GIVEN EXERCISE
Please identify every line in the listing that contains the word "bowl" and copy each one out, matching case.

-- start of RECORDS --

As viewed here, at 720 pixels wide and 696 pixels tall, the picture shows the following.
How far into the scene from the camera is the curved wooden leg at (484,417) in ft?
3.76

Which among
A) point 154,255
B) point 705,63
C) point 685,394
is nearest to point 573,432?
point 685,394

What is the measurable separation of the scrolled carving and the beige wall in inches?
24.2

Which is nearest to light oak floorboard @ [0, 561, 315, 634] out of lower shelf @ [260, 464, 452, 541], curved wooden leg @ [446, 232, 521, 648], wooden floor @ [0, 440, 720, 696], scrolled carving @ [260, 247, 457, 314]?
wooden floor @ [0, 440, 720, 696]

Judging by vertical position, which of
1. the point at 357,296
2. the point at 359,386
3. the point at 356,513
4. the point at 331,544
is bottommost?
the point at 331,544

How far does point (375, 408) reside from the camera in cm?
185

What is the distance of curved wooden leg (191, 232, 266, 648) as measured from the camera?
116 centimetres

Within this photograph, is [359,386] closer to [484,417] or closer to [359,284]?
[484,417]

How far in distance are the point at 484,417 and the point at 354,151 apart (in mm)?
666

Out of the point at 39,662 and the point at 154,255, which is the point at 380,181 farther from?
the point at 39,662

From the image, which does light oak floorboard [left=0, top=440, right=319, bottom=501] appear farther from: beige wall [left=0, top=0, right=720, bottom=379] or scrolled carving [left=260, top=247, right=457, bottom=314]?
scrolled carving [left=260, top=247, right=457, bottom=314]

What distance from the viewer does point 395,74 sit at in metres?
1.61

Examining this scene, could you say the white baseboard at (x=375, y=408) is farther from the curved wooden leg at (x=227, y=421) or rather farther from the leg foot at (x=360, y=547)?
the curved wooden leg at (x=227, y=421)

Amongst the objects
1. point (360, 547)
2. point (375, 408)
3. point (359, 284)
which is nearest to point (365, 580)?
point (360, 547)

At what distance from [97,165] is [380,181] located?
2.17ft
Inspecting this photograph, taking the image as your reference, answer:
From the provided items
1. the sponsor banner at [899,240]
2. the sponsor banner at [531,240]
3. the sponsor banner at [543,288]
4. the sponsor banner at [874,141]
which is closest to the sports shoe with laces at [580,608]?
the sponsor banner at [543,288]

-- end of RECORDS --
-- start of RECORDS --

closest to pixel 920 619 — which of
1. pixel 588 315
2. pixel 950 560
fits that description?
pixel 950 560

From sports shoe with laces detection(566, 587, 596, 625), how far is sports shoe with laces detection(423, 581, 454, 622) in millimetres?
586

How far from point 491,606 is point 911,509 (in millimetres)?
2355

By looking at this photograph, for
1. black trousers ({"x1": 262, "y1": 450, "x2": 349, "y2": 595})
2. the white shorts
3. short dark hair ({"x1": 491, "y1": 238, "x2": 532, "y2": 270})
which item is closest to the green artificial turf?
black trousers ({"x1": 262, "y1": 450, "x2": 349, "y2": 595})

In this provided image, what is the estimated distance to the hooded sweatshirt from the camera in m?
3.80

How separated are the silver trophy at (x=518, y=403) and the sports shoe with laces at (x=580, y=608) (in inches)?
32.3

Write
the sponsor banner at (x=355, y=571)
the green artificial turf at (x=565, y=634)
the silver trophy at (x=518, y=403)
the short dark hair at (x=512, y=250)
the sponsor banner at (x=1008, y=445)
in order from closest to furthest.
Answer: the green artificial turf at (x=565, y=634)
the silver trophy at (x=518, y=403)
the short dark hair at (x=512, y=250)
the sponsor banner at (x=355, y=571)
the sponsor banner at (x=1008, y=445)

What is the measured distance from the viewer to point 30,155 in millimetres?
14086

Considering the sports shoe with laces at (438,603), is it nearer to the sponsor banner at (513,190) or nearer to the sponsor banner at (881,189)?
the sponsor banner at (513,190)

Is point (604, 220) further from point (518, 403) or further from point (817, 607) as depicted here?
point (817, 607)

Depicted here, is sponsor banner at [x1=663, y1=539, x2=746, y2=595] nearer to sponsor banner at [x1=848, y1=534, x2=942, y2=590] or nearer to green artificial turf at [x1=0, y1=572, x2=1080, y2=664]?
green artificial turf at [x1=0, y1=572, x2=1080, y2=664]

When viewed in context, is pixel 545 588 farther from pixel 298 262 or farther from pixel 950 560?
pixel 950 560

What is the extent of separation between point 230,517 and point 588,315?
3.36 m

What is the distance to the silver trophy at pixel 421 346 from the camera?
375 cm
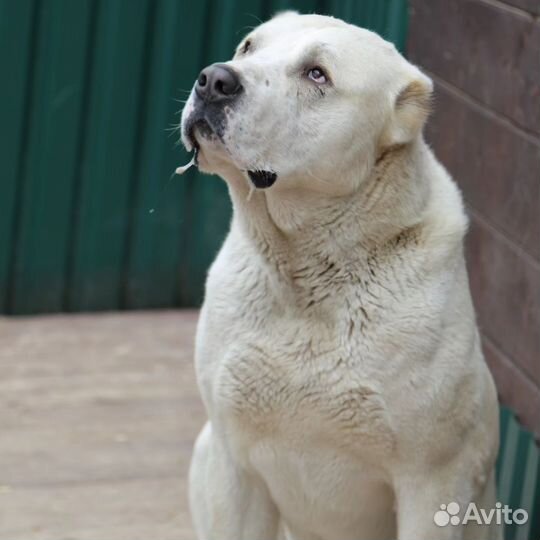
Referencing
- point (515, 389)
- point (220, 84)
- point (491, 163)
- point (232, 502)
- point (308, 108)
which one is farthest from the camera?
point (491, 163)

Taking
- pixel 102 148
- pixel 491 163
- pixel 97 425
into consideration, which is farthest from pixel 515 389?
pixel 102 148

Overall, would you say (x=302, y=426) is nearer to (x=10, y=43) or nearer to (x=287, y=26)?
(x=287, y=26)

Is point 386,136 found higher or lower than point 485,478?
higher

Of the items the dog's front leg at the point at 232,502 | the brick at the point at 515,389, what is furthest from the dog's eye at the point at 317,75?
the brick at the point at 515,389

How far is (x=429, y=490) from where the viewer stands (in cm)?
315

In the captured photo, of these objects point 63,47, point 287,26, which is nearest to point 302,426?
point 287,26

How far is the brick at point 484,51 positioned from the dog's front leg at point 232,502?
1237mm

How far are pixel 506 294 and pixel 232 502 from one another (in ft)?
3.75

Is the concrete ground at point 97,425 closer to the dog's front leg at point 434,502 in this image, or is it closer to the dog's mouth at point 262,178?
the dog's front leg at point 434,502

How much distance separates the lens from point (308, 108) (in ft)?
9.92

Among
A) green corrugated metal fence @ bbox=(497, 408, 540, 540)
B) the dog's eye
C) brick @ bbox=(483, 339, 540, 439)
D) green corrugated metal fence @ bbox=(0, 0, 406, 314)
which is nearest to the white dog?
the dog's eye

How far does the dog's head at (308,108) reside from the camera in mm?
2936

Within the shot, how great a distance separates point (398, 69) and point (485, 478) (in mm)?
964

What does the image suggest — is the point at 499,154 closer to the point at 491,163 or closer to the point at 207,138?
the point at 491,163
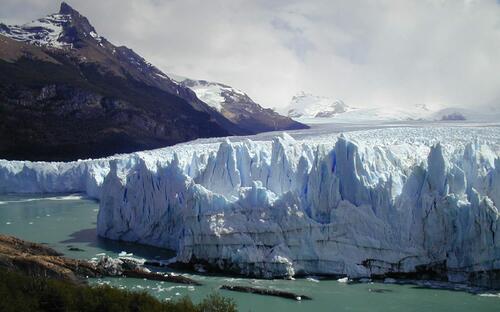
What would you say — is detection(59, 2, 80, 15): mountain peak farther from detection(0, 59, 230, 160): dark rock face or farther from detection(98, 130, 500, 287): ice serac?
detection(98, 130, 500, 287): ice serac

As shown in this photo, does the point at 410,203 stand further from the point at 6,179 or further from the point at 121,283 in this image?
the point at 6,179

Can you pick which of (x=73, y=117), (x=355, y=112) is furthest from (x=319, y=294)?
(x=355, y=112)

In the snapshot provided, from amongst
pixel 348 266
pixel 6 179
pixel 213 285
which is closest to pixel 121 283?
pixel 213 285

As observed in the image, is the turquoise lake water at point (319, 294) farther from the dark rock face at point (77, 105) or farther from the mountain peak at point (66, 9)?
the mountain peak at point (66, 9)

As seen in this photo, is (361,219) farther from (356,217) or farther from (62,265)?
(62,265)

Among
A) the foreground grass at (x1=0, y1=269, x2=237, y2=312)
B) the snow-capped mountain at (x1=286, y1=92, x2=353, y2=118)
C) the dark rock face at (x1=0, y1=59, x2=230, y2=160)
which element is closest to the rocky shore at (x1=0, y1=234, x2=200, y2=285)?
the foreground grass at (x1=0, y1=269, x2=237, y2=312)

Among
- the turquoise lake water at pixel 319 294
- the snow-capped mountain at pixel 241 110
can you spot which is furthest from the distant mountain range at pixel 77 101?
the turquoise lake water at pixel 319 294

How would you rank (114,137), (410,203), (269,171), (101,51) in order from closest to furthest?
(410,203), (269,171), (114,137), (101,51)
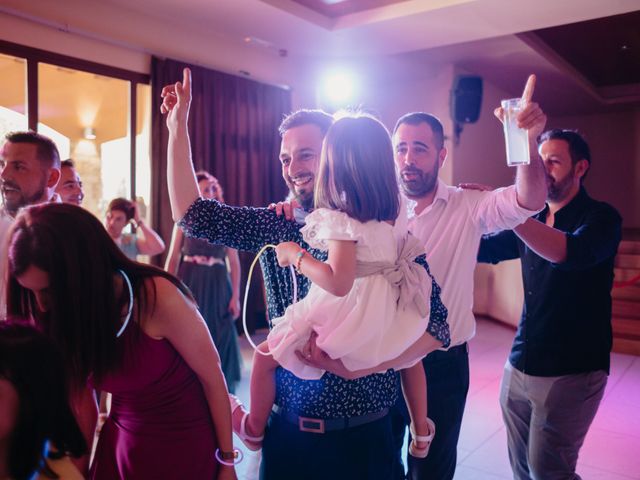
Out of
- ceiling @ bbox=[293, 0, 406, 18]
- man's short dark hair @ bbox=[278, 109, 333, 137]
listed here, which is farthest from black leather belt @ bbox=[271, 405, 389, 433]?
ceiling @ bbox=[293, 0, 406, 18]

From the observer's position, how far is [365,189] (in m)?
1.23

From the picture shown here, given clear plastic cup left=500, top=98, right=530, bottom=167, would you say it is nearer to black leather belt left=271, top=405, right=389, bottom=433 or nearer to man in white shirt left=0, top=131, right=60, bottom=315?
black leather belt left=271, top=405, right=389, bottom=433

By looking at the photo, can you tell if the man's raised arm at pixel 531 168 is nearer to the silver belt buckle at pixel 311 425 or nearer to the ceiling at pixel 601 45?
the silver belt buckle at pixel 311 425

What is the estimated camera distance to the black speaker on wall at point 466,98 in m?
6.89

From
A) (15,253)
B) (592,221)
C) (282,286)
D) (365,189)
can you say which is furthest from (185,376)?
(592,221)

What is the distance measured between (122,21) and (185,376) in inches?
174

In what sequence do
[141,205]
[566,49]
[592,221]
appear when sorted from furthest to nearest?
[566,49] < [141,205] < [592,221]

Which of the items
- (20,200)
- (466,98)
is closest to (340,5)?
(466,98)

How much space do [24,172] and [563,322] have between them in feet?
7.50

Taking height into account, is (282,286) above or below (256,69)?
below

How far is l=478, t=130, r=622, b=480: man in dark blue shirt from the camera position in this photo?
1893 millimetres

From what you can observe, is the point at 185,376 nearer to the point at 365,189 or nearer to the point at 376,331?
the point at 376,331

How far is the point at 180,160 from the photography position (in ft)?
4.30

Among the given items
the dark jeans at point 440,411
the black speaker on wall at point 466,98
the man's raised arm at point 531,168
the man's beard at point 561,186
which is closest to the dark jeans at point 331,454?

-- end of RECORDS --
-- start of RECORDS --

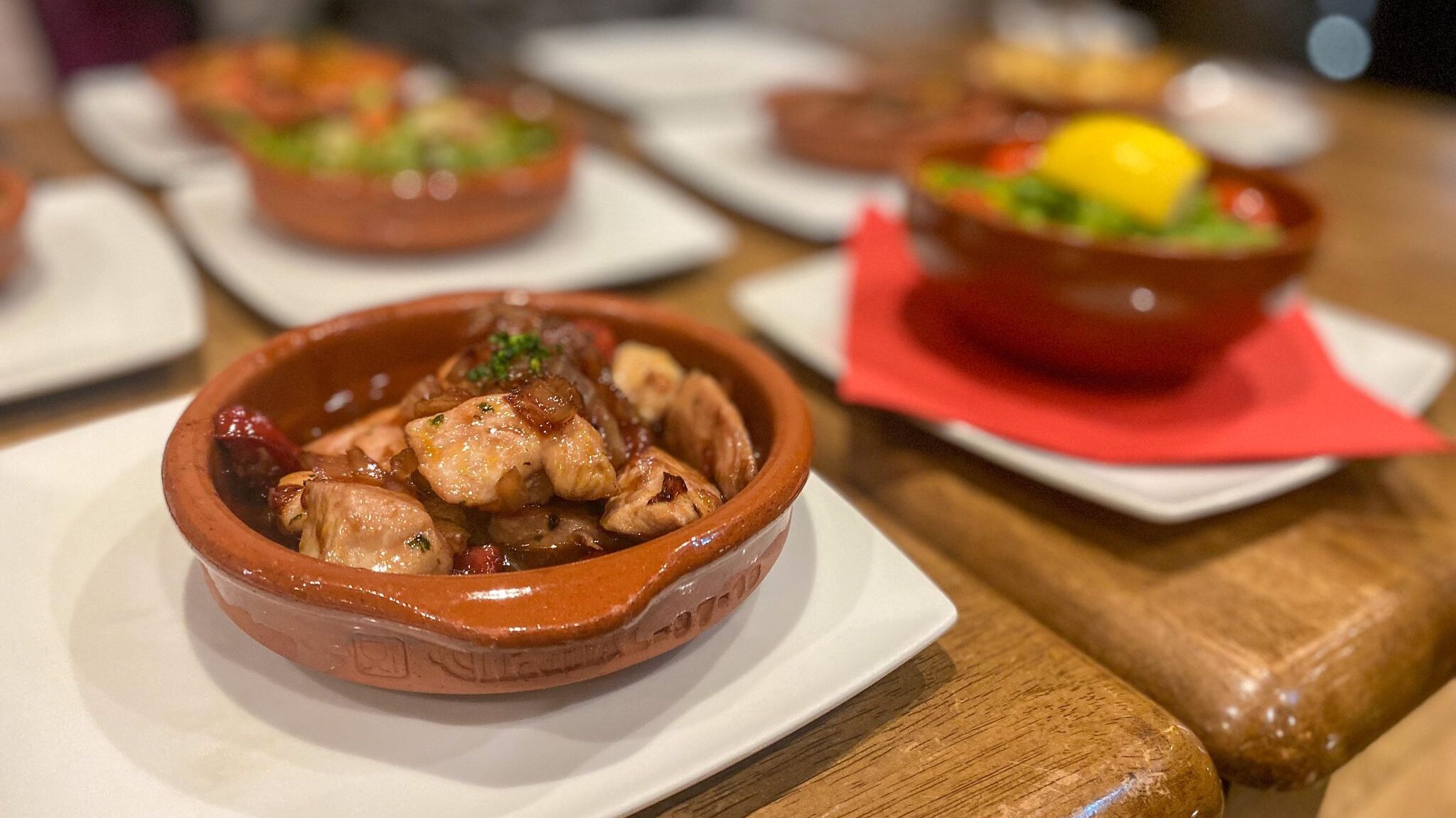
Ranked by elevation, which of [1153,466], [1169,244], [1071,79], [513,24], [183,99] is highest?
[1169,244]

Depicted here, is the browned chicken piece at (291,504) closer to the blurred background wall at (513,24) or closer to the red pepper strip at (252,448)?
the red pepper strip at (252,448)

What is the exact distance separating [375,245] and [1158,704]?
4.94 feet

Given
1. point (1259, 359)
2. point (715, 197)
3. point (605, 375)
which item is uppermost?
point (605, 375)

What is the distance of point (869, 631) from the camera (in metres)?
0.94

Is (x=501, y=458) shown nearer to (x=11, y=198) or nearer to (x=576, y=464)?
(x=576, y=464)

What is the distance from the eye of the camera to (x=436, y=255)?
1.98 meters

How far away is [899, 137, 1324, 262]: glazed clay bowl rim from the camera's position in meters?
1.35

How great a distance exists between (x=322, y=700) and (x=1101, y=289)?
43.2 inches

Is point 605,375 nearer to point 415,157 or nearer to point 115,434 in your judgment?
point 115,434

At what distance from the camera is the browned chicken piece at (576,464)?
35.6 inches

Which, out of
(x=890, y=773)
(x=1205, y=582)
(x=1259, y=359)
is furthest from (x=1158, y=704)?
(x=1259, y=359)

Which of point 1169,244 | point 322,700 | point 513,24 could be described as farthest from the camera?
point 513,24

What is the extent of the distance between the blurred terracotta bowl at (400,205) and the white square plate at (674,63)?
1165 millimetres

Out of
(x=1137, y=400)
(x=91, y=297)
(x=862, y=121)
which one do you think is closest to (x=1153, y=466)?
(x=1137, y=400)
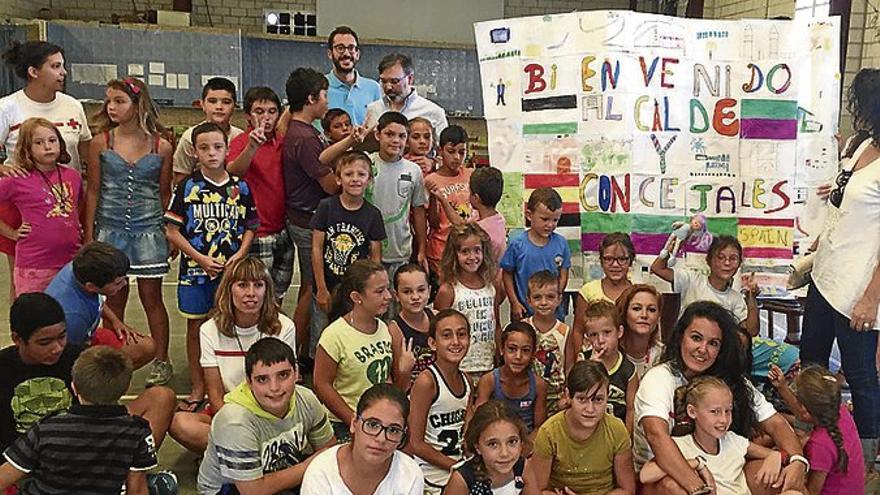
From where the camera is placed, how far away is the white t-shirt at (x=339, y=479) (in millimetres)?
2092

-- end of RECORDS --

RESPONSE TO THE TASK
How far away is [899, 137, 1324, 262]: glazed clay bowl rim from the camera's position in meters?
What is the extent of the distance between the blurred terracotta bowl at (400,205) and the white square plate at (674,63)?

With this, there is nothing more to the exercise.